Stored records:
*** Begin section ***
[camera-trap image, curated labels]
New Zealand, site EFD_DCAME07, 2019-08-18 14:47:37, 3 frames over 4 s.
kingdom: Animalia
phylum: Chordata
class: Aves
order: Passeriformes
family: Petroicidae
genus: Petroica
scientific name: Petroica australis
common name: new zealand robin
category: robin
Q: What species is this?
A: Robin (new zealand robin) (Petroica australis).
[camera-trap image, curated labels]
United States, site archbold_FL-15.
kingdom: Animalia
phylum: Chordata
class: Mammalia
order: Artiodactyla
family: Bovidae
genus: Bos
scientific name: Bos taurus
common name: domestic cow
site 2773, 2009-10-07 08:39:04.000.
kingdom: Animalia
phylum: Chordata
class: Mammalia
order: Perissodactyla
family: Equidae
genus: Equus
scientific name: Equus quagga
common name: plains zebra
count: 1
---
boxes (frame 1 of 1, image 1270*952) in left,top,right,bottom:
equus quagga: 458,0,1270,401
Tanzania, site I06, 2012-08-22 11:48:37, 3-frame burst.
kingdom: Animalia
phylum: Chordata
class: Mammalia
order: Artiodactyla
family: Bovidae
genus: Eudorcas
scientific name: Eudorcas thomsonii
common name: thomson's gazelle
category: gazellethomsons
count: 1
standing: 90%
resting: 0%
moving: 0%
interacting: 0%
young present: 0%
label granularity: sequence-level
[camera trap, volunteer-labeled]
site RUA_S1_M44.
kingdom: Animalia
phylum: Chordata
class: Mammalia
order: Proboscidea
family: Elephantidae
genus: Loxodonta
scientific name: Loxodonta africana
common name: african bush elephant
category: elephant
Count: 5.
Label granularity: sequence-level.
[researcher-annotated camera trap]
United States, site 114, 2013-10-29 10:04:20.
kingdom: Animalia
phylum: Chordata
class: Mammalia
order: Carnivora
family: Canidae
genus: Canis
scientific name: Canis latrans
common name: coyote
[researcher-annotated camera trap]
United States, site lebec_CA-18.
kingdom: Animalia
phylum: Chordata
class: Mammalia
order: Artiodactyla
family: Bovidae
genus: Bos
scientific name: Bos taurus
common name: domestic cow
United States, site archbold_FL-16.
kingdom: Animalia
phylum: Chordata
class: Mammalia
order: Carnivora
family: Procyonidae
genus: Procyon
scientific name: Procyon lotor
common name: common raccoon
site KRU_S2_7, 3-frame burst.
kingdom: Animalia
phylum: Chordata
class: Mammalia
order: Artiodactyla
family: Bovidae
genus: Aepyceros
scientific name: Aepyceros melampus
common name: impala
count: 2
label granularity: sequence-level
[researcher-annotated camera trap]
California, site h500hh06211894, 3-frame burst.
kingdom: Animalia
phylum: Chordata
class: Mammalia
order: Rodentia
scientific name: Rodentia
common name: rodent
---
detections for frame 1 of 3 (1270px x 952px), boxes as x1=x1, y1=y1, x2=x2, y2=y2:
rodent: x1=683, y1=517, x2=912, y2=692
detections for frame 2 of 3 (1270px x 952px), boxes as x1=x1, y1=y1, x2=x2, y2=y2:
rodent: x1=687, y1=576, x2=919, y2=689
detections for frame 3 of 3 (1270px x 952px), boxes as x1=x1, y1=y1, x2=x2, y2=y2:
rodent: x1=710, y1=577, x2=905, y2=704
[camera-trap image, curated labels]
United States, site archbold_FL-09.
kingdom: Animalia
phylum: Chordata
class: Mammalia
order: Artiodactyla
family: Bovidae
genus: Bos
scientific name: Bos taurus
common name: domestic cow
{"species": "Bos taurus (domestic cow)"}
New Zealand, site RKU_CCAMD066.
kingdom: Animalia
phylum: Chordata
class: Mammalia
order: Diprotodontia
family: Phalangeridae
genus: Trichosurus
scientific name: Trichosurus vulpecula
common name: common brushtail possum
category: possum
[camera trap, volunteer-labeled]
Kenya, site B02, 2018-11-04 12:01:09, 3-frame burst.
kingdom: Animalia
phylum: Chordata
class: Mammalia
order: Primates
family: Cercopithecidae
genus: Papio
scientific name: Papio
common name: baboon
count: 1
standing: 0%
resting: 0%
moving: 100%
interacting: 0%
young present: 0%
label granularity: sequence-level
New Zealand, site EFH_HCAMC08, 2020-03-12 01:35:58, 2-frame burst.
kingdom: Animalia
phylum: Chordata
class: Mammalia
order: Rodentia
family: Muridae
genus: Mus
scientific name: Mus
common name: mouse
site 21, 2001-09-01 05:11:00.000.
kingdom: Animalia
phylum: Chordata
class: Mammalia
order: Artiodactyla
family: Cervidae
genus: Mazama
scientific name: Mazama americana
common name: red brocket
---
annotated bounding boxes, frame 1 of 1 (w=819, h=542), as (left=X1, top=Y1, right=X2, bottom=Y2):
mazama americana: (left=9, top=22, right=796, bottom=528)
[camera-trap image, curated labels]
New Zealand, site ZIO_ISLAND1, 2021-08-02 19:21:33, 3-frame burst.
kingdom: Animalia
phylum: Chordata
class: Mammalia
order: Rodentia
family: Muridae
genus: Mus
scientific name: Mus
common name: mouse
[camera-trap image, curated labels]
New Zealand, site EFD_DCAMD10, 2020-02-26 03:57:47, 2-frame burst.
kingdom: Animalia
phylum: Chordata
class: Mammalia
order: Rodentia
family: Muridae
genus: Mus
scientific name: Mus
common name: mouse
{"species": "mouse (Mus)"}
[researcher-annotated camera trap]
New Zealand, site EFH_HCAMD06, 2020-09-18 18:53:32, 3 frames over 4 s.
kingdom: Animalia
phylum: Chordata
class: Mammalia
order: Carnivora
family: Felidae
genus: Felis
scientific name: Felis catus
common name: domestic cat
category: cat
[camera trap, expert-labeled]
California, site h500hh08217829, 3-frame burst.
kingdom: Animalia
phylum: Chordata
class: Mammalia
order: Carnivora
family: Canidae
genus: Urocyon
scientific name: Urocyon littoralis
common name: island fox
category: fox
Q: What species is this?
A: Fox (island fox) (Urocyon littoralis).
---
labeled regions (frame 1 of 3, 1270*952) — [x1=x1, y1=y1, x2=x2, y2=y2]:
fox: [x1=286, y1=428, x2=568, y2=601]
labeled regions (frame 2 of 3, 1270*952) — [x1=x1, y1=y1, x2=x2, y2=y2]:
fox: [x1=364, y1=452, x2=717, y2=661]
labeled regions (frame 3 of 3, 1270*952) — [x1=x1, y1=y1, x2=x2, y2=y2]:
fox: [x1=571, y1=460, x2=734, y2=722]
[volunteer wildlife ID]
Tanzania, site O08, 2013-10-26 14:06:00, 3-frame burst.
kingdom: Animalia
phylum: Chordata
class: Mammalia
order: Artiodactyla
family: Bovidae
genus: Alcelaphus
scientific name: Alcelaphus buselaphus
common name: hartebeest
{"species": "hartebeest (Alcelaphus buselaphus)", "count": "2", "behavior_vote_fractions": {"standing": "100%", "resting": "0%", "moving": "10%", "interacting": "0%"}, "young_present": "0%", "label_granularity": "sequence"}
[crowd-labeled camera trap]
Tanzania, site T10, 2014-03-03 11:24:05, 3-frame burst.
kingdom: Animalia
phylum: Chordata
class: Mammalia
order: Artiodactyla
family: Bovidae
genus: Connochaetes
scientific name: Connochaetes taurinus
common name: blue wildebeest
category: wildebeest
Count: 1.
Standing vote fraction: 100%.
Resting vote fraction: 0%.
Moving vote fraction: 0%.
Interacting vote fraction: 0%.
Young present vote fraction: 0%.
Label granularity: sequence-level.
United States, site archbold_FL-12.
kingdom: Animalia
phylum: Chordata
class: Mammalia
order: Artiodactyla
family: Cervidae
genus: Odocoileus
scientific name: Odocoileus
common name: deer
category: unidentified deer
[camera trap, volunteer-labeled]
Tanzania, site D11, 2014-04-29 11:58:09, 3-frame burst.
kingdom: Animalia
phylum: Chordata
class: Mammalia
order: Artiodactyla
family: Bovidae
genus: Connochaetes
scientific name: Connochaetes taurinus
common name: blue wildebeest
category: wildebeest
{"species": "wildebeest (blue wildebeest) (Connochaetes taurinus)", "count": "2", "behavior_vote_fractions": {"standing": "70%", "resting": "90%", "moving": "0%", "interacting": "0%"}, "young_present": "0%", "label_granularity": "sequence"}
*** End section ***
▶ **Exercise**: Your answer must consist solely of the lines above between the line holding "family: Procyonidae" and the line holding "genus: Aepyceros", inclusive, copied exactly.

▶ **Exercise answer**:
family: Procyonidae
genus: Procyon
scientific name: Procyon lotor
common name: common raccoon
site KRU_S2_7, 3-frame burst.
kingdom: Animalia
phylum: Chordata
class: Mammalia
order: Artiodactyla
family: Bovidae
genus: Aepyceros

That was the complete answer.